Falls and Bridge at Clarks Mills

     Maybe there's something - sheltering mountains, sparkling water, a sense of harmony - that makes the Battenkill Valley particularly conducive to creative pursuits. Maybe if I spent more time there this blog's writing and photography would benefit. But who needs an excuse to visit such a welcoming place?

Exploring the Valley and beyond

- Norman Rockwell slept here and so can you. His former house and studio in West Arlington is now the Inn on Covered Bridge Green. Info here.

- Norman Rockwell slept here too and you can drive by. His first house was a little ways up River Road towards Arlington. Now a private residence, look for a tiny plaque near the door - it's just barely visible from the road. Also note the gorgeous view of Red Mountain across the valley.

- Rockwell had planned to spend a very long time in West Arlington. He had purchased a cemetery plot here and Edgerton relates a humorous story about that. You can visit the charming little country graveyard that lies between Rt. 313 and the Battenkill.

- Plan on stopping at the Wayside (aka the West Arlington Country Store). You can get coffee, a sandwich, ice cream, the NewYork Times, hardware, a hat, ammo, fishing tackle and just about anything else you might need. More useful stuff here than in a dozen suburban malls combined.

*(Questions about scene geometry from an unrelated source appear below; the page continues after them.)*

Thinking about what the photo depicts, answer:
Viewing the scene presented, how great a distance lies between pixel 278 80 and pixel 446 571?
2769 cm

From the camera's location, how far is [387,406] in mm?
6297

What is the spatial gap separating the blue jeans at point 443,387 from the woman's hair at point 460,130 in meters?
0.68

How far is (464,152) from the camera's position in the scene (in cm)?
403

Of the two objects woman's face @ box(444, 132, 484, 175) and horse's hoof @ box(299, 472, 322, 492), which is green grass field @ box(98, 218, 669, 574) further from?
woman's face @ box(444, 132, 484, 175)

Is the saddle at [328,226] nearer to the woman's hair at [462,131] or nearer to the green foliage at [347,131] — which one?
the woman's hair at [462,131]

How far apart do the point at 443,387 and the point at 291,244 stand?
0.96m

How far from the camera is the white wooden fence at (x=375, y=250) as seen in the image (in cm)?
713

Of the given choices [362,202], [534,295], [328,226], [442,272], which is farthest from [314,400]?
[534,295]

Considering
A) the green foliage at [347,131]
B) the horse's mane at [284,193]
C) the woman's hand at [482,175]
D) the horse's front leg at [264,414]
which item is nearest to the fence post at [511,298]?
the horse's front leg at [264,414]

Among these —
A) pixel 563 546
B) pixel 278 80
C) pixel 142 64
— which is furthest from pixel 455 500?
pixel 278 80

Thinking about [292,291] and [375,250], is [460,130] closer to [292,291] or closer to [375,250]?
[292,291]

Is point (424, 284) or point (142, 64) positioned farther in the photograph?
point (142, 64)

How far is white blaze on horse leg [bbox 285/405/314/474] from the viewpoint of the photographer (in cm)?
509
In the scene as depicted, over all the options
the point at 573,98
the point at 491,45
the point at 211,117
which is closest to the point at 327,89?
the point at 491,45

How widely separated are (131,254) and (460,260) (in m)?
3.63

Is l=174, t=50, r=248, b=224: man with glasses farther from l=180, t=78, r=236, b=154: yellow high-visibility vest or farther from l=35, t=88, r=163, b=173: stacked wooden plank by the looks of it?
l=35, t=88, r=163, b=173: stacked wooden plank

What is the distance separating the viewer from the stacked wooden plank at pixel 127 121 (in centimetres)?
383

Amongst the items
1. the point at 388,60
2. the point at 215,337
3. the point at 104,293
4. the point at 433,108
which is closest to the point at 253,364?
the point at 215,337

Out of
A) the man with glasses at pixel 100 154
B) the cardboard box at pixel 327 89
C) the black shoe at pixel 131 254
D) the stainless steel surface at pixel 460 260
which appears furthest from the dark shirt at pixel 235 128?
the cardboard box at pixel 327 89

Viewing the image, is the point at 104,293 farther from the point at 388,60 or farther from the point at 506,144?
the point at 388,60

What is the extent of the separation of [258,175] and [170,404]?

- Dorothy Canfield Fisher was a big deal in Arlington and the pine trees in her grove are just plain big. Go to Arlington, then north on old Rt. 7A towards Manchester. After crossing the Battenkill look for Red Mountain Road on the left, just beyond Fisher Road. It twists and turns uphill. Just before the pavement ends there's a bend with an almost hidden path into the woods. Pull over, walk the path and look for a small monument. If you find it you've found the Fisher Memorial Pine Grove. Stroll amongst giants!

- The Green River tumbles down out of the mountains to join the Battenkill at West Arlington. Follow it back towards its source and you'll come first to Sandgate and then Beartown. From the end of the road there used to be a trail up Equinox but I'm not sure of its current status.

- You'll see a few signs for Rockwell this and Rockwell that merchandise around Arlington but he left back in 1953 and Stockbridge, Mass. has laid claim to him ever since. Get info for a day trip to the Norman Rockwell Museum here.